> _TEKSTFRAGMENT_
☆ ☆ ☆ ☆ ☆

In de woning heeft verdachte met [slachtoffer] over de schuld met [ex-partner slachtoffer] gesproken. Hierbij hebben de drie verdachten zich steeds om [slachtoffer] heen bewogen, kennelijk om hem op die manier te intimideren. Op het moment dat duidelijk werd dat [slachtoffer] niet wilde meewerken, werd er opnieuw geweld tegen hem gebruikt. Ook toen heeft verdachte er niet voor gekozen om de woning te verlaten. Sterker nog, hij gaf zijn telefoon aan [slachtoffer] en gaf instructies aan [slachtoffer], zodat deze een betalingsregeling kon treffen. De rechtbank acht het volstrekt ongeloofwaardig dat ”de Roemeen” die instructies gaf. Verdachte heeft immers zelf verklaard dat de Roemeen - in tegenstelling tot de verdachte - niet of nauwelijks op de hoogte was van de ins en outs van de schuldenproblematiek. Verdachte had bovendien de papieren bij zich waarvan [slachtoffer] de gegevens moest lezen. Na het geweld hebben de drie verdachten samen de woning verlaten en zijn zij gezamenlijk in de auto van verdachte gestapt.
Gelet op de omstandigheden dat het verdachte was die de anderen benaderde om naar de woning van [slachtoffer] te gaan, de bewuste getalsmatige versterking en het om [slachtoffer] heen bewegen met de bedoeling hem te intimideren, het zich op meerderde momenten niet distantiëren op het moment dat er geweld werd gebruikt en het geven van instructies aan [slachtoffer], is de rechtbank van oordeel dat verdachte een cruciale rol heeft gespeeld bij en een wezenlijke bijdrage heeft geleverd aan het gewelddadige bezoek aan [slachtoffer]. Dit heeft er uiteindelijk toe geleid dat [slachtoffer] werd gedwongen een betalingsregeling aan te gaan. De rechtbank acht het meer subsidiair tenlastegelegde dan ook bewezen.

☆ ☆ ☆ ☆ ☆

> _INVOERGEGEVENS_
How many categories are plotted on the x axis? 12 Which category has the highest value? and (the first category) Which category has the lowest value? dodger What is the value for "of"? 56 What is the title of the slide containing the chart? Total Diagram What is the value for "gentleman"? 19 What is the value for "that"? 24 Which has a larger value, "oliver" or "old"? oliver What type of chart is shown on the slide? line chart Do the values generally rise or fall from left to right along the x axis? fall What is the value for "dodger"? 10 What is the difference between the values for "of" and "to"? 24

☆ ☆ ☆ ☆ ☆

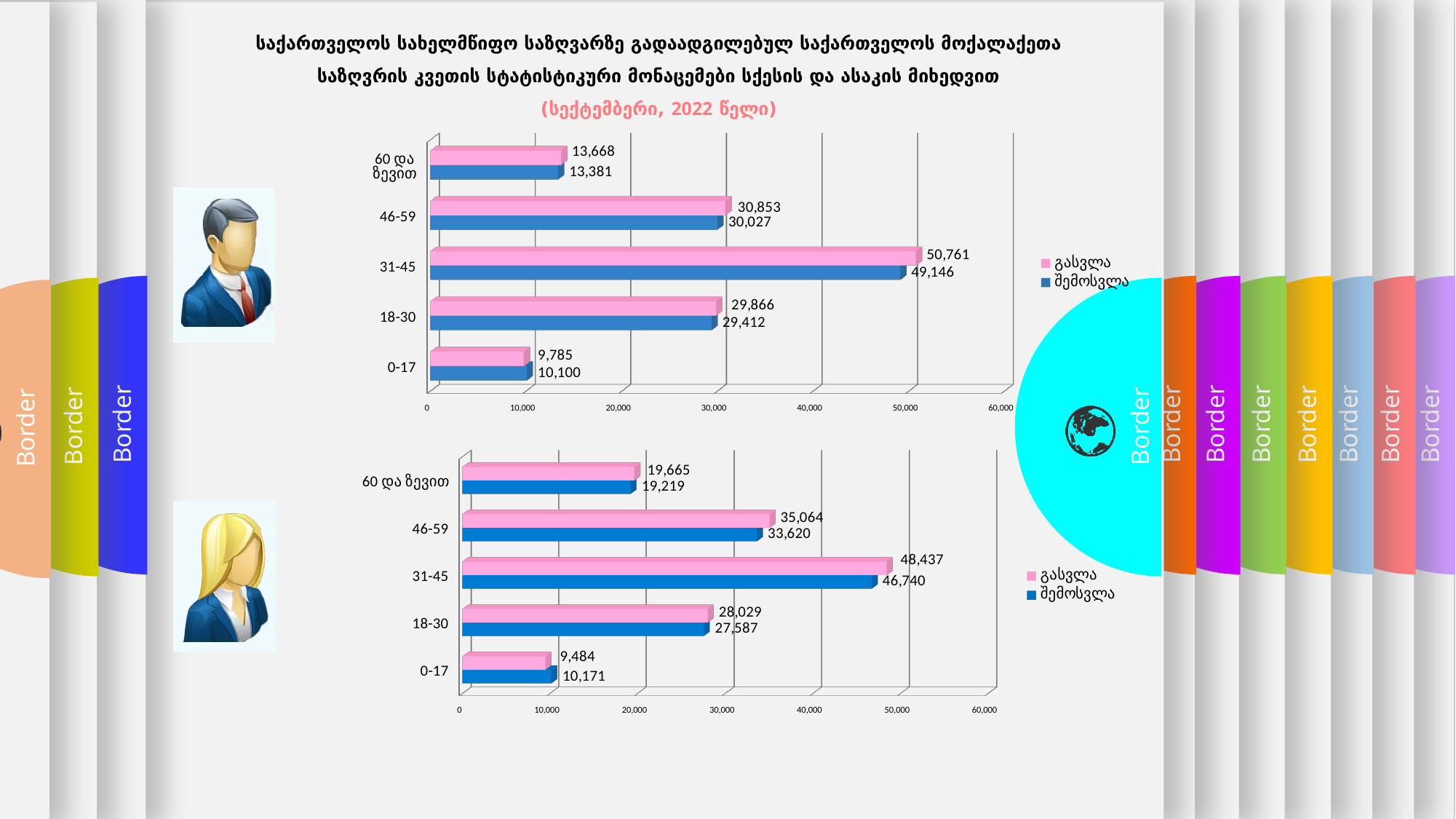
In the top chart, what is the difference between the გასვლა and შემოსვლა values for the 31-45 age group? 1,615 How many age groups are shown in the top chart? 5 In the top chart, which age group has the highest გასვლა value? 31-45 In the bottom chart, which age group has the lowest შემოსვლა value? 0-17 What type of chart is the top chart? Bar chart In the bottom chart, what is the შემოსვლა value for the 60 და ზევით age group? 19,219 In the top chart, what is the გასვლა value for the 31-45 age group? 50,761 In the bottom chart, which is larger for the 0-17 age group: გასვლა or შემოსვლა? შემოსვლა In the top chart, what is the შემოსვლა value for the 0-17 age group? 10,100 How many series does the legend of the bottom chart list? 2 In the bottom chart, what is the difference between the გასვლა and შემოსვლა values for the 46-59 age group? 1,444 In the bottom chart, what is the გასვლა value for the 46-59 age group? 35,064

☆ ☆ ☆ ☆ ☆

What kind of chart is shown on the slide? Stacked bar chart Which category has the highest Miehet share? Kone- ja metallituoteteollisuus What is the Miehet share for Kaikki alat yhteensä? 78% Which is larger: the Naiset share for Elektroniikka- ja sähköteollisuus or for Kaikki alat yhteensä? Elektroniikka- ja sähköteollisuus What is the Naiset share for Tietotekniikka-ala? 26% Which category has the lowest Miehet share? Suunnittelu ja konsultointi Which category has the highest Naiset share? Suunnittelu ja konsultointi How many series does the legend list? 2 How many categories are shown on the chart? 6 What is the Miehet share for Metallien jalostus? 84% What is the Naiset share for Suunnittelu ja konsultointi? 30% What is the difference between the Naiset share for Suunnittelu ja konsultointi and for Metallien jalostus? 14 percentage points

☆ ☆ ☆ ☆ ☆

> _OPDRACHT_
Schrijf uit het tekstfragment woordelijk over wat er staat tussen "Gelet op de" en "dan ook bewezen.", beide inbegrepen.

> _UITWERKING_
Gelet op de omstandigheden dat het verdachte was die de anderen benaderde om naar de woning van [slachtoffer] te gaan, de bewuste getalsmatige versterking en het om [slachtoffer] heen bewegen met de bedoeling hem te intimideren, het zich op meerderde momenten niet distantiëren op het moment dat er geweld werd gebruikt en het geven van instructies aan [slachtoffer], is de rechtbank van oordeel dat verdachte een cruciale rol heeft gespeeld bij en een wezenlijke bijdrage heeft geleverd aan het gewelddadige bezoek aan [slachtoffer]. Dit heeft er uiteindelijk toe geleid dat [slachtoffer] werd gedwongen een betalingsregeling aan te gaan. De rechtbank acht het meer subsidiair tenlastegelegde dan ook bewezen.